§ **EXERCISE**:
Any picture in the records below stays out; return everything else exactly.

§ **GIVEN DATA**:
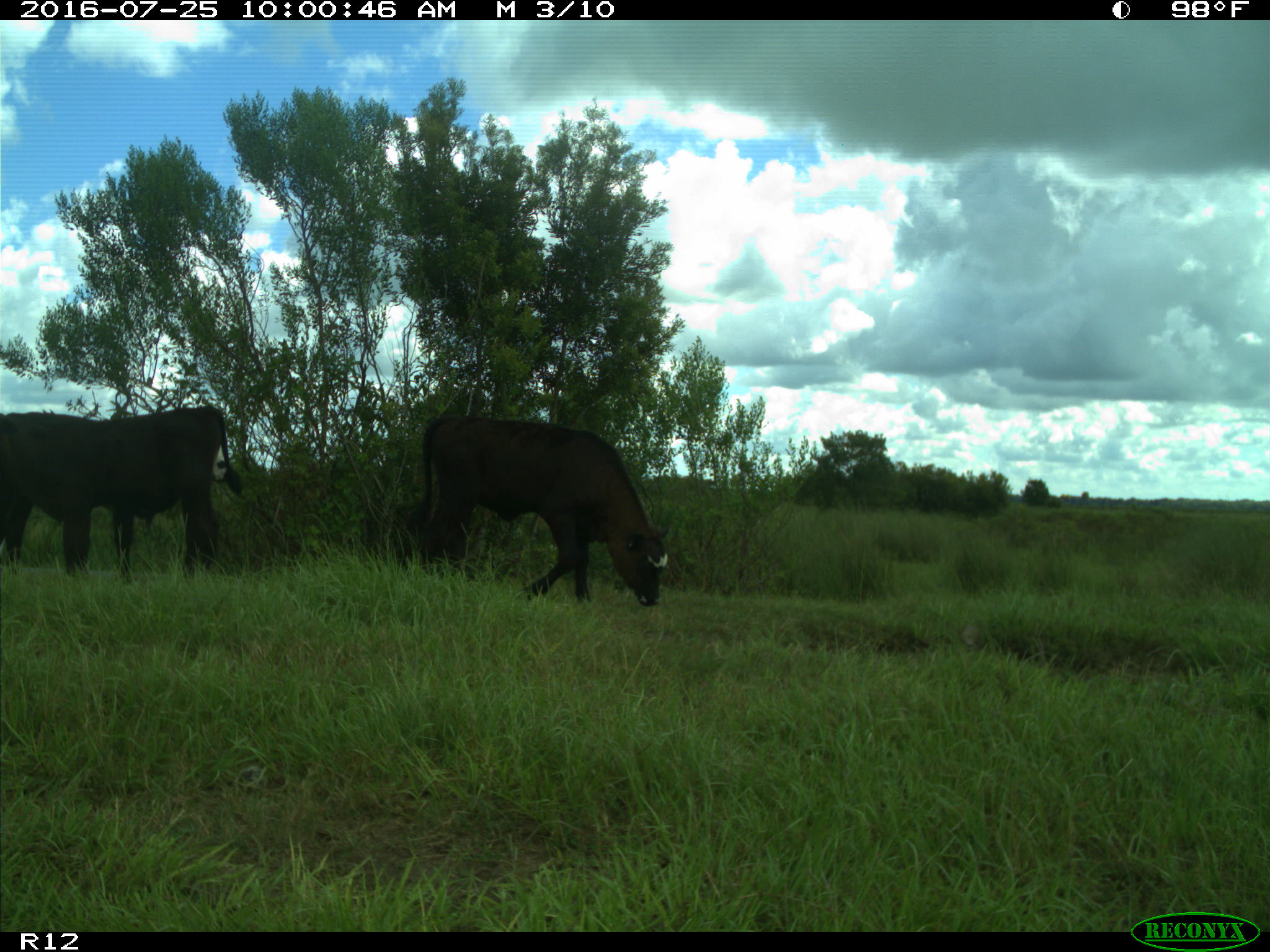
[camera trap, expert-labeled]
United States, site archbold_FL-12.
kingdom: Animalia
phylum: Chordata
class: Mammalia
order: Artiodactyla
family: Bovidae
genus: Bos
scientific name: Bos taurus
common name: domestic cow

§ **RESPONSE BOX**:
[camera trap, expert-labeled]
United States, site archbold_FL-12.
kingdom: Animalia
phylum: Chordata
class: Mammalia
order: Artiodactyla
family: Bovidae
genus: Bos
scientific name: Bos taurus
common name: domestic cow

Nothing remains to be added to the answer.